Originally created 11/05/04

Ja Rule upbeat as he prepares for new album

NEW YORK - Ja Rule probably should have battled nemesis 50 Cent with sticks and stones, considering what happened after their war of words.

A few years ago, Ja Rule was among the most popular - and overexposed - figures in hip-hop. Each of his first four albums had sold millions of copies. His deep, gravelly voice, either in rap form or an off-key warble, punctuated hit after hit. He enjoyed collaborations with artists from Jennifer Lopez to Jay-Z.

Then a pre-superstar 50 Cent blew up with the song Wanksta, a thinly veiled attack calling Ja Rule a gangsta wannabe perpetrating a tough-guy image. Even though Ja Rule fired back on underground songs, interviews and last year's Blood in My Eye album, the image seemed to stick.

As his beef with 50 Cent escalated, the man born Jeffrey Atkins suddenly became uncool. His catchy harmonizing was considered weak. Some said the verbal wounds would be fatal to his career.

Not quite. Despite being the object of 50's ridicule and many rap fans' scorn, Ja Rule, 28, is on the verge of a comeback.

"I'm a vegetarian, I don't even want no beef right now. I'm cool.
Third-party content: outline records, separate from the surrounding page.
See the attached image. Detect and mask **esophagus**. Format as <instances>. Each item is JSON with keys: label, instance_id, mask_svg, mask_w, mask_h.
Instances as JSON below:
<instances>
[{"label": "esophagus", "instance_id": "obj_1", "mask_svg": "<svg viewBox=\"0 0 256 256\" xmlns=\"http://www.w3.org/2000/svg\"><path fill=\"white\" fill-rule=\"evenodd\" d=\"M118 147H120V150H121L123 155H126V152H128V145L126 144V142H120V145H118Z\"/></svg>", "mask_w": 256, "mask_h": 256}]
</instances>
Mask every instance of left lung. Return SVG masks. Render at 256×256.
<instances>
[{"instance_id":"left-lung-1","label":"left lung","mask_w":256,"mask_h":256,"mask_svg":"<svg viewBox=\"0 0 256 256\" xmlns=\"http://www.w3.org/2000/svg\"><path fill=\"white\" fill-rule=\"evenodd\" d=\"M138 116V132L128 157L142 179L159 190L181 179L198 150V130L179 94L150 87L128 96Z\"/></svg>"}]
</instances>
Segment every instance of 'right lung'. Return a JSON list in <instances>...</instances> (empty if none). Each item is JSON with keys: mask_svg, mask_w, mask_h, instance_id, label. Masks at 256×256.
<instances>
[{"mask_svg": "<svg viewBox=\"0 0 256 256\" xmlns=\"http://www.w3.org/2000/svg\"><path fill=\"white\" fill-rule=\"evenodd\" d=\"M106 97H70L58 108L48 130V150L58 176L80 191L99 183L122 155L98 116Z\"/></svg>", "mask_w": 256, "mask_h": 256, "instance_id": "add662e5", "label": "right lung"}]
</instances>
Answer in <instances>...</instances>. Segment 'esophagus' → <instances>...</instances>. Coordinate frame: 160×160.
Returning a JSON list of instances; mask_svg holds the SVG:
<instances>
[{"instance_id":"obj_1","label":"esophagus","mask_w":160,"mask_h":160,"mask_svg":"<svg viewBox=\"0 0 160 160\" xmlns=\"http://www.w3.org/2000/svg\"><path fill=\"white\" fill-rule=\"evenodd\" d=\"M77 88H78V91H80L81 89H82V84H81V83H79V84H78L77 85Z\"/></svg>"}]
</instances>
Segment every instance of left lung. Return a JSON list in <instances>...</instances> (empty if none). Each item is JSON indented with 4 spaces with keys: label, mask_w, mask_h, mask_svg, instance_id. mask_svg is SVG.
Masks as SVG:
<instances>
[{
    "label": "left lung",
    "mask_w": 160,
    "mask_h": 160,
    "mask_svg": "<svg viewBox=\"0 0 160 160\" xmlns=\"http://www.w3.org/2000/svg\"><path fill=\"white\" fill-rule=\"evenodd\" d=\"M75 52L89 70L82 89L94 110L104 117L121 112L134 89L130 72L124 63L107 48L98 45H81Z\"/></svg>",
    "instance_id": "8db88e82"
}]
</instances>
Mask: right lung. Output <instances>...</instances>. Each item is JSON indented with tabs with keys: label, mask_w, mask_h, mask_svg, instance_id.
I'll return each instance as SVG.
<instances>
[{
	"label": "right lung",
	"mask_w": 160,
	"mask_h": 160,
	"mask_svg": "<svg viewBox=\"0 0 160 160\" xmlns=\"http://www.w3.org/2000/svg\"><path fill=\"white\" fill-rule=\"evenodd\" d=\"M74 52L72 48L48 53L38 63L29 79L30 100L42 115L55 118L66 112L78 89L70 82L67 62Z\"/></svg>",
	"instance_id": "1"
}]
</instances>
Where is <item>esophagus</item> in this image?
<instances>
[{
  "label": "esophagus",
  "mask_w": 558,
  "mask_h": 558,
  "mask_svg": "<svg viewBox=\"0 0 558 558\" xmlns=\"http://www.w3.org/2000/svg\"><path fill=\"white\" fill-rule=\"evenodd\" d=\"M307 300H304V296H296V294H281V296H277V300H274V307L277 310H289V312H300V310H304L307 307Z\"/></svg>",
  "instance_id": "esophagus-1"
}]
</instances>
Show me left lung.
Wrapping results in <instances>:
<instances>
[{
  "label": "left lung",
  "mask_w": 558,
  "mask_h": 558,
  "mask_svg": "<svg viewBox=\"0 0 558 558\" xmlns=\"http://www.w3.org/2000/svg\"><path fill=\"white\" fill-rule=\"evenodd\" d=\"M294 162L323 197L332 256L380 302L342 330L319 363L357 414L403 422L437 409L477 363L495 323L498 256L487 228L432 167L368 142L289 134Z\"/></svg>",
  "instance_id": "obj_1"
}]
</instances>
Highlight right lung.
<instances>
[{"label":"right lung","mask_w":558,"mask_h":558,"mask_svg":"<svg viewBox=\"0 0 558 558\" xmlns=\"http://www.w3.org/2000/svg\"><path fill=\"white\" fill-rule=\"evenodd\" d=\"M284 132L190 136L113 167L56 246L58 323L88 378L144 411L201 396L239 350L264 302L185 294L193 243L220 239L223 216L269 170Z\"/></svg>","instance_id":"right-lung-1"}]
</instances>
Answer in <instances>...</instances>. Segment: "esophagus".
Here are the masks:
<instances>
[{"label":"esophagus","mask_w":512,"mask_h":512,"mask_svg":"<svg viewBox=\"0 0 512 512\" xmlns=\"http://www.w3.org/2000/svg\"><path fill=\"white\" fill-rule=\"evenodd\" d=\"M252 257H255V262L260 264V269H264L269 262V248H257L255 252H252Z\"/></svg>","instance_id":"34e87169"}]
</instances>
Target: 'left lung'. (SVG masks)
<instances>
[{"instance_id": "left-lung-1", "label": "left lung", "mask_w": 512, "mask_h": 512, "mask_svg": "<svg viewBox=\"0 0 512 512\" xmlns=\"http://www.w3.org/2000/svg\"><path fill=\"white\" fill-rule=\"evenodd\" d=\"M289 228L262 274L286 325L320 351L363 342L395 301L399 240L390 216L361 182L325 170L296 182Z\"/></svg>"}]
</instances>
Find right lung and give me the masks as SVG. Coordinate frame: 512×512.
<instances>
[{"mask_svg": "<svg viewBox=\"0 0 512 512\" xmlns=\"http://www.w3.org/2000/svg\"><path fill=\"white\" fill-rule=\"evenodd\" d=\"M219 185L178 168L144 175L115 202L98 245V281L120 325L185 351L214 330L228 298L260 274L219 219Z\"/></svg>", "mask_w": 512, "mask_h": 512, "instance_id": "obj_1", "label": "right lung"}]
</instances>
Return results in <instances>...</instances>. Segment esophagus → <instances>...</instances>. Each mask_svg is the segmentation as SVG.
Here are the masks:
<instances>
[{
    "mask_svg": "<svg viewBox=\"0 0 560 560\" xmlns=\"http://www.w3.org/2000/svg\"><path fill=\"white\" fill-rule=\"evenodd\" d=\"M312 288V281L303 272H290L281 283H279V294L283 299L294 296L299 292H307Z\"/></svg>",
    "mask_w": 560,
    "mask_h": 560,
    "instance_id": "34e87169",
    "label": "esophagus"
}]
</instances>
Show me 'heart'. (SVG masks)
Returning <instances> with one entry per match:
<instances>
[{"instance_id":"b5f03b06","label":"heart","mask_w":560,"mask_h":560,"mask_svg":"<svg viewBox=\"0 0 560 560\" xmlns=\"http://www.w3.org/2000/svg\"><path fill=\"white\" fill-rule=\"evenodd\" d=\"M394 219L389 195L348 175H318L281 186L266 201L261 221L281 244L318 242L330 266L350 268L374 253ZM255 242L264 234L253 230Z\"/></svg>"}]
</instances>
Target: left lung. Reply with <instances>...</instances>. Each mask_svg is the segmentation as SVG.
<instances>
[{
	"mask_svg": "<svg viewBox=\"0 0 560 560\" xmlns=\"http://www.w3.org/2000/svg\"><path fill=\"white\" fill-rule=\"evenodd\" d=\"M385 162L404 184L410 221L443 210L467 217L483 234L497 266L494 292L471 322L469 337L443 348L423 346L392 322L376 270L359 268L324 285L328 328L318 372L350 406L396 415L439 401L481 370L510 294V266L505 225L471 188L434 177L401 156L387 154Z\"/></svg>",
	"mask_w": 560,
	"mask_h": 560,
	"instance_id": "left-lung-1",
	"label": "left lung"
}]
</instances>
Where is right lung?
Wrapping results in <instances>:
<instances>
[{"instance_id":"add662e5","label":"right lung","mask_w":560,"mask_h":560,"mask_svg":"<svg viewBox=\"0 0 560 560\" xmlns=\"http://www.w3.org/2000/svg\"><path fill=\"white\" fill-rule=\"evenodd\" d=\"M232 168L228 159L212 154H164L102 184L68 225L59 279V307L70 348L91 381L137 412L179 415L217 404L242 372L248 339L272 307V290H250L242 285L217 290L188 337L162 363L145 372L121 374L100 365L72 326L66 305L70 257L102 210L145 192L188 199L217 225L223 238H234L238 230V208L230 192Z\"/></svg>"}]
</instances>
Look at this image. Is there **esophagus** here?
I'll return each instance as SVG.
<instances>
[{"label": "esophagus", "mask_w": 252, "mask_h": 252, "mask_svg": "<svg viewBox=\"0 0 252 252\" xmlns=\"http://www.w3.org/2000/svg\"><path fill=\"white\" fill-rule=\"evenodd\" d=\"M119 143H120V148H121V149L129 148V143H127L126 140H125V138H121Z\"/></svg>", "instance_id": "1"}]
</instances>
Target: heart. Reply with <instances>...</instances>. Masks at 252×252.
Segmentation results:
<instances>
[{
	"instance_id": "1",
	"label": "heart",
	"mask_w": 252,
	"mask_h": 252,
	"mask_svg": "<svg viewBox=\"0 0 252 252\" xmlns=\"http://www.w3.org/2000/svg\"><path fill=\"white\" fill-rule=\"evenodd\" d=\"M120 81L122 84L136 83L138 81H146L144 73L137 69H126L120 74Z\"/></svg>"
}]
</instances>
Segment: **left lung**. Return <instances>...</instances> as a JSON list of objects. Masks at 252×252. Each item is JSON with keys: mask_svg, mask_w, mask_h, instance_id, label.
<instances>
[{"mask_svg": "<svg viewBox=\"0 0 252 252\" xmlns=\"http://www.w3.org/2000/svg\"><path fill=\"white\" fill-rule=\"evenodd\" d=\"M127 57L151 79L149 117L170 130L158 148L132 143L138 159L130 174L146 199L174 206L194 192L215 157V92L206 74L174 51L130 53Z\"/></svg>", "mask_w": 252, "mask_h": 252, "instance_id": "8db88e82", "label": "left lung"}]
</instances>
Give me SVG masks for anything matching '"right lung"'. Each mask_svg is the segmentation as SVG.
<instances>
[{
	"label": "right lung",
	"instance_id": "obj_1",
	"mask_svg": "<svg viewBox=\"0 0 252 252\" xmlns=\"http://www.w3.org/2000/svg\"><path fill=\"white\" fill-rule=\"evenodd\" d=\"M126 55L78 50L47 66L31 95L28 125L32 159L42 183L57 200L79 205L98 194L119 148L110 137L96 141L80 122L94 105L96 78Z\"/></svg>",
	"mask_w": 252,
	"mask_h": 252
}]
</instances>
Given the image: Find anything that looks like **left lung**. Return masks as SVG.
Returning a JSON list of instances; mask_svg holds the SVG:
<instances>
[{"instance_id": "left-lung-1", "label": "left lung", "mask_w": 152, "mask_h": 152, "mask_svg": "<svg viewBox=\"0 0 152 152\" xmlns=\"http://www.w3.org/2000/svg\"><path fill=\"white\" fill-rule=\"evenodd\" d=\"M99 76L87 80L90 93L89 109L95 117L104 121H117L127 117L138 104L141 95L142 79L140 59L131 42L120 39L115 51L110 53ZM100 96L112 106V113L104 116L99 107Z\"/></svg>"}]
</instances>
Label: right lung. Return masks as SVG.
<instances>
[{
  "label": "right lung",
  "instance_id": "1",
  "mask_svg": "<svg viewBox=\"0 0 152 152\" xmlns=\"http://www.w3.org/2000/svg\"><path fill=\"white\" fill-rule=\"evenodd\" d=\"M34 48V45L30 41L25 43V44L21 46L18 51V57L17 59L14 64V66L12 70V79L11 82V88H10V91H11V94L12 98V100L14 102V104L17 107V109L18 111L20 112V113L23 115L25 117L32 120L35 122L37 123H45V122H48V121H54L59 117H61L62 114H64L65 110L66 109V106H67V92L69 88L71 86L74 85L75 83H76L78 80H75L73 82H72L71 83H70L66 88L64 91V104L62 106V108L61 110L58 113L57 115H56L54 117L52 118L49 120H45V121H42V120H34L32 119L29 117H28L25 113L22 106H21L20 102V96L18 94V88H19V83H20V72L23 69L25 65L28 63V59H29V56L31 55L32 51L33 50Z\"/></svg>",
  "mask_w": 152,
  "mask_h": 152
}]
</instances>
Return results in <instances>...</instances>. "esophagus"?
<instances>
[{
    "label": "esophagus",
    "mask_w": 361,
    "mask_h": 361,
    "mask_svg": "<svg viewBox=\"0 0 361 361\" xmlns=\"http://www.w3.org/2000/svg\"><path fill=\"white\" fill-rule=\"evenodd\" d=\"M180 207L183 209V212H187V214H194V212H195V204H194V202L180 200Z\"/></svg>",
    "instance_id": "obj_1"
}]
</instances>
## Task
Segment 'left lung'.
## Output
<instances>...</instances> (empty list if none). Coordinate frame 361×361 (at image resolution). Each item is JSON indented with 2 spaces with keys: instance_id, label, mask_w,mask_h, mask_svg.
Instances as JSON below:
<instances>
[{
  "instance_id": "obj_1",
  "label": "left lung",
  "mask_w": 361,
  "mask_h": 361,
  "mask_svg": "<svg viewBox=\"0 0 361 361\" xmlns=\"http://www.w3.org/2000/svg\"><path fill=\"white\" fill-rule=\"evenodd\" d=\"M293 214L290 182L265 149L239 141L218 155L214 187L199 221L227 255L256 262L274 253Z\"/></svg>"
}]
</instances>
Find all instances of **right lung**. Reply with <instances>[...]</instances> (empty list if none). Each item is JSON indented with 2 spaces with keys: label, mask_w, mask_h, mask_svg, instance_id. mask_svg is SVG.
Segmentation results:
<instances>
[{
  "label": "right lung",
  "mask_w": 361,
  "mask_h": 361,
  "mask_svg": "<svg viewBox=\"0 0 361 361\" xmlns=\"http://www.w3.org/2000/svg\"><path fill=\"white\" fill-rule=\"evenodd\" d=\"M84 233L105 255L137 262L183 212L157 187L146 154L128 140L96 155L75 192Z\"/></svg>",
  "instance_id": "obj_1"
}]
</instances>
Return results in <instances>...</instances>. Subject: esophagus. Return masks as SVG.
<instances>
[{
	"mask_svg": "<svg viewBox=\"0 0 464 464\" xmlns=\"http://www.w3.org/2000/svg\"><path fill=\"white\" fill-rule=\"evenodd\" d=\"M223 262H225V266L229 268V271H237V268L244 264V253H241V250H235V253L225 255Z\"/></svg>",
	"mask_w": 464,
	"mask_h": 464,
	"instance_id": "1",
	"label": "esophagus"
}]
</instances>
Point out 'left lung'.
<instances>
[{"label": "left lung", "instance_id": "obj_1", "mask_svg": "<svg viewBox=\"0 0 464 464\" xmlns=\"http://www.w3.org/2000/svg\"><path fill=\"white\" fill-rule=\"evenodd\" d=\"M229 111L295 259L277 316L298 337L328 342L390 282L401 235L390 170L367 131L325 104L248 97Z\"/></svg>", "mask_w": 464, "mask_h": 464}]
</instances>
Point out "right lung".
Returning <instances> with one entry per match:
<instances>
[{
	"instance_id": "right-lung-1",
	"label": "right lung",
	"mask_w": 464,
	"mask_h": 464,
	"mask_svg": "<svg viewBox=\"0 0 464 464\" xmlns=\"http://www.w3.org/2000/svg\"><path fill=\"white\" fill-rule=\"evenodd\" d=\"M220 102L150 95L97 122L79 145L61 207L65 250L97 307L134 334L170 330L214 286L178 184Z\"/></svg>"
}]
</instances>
Let them other (guys) deal with the beef, I'm good," he said with a smile.

His sixth album, R.U.L.E., set for release Tuesday, is being buoyed by the hit Wonderful, featuring R. Kelly and Ashanti, and he didn't even have to change his style - he's still crooning badly, still rhyming with the same blustery excitement.

"If we come out of this, and we do our thing, that's a big story. It was all odds against us. No one thought we would," boasts Irv Gotti, the head of Ja Rule's record label, The Inc., formerly known as Murder Inc.

During an interview at the Inc. offices, Ja sat bare-chested as he waited for a clean shirt to be delivered, showcasing his muscled but diminutive frame. Animated and candid yet philosophical, he talked freely about his quick downward spiral and his feud with 50 Cent.

Both hail from Queens in New York City. They'd been friendly, until one of 50 Cent's friends robbed Ja Rule of his jewelry at a nightclub. Egos were bruised, arguments ensued, and the tiff soon became public. 50 Cent seemed to thrive from it - as he once boasted on stage, he built his career on the feud.

"Sometimes, in beefs and battles, that's what it's all about; it's for the fans, it's like a big show, and for me, it wasn't that, it was very real." Ja said. "But 50 made it into a show."

While 50 Cent's popularity exploded and he became 2003's best-selling artist, Ja Rule's career seemed to implode. He might have been an easy target, though; he had become an almost omnipresent musical force, conquering both pop, rap, and R&B with his rough yet accessible slice of rap. One minute he was bumping and grinding with Ms. Lopez; the next he was on movie screens in The Fast and the Furious.

For some, he got too big, and perhaps strayed too far from his early, thugged-out image. So when 50 Cent came to take him down, people were waiting for the fall.

Even Ja can identify with that feeling.

"When you're a big artist, people want to see you fall sometimes, and it's like that. This is human nature, and I really had to step back and understand," he says.

So he decided to just ride out the turbulence and lower his profile. The married father of three was conspicuously absent from Ashanti's sophomore set last year, his ubiquitous collaborations dried up and he made few celebrity appearances.

But Ja Rule never stopped hanging out among the people, even when the haters were at their loudest, when strangers were screaming epithets at him in clubs or shouting "G-g-g-G-g-g-G-UNIT!" - the rallying cry of 50 Cent's clique. Because, at the same time he was vilified, he also knew that there were die-hard fans still there.

"When (fans) see me, I'll be out and about, I'm getting love. So it was kind of confusing me. Like, dang, 'How can I get hated on?'"

Both Mr. Gotti and Ja Rule say they never considered altering the image and style that earned him so much criticism. Now it looks as though they were right: The forever fickle audience is falling back in love with him again. At Jay-Z's concert at Madison Square Garden on Monday, Ja Rule got one of the evening's biggest ovations.

Everything is finally coming back around. Just as he knew it would.

"The whole time I felt like, it's a phase, because when I go out, I got the hate, but I got love, too," Ja Rule says. "I've seen other artists go through it. I've seen (The Notorious) B.I.G. go through it. I got a sample on one of my records from B.I.G., actually, with him saying, it goes around. You love me, you hate me, and now it's time to love me."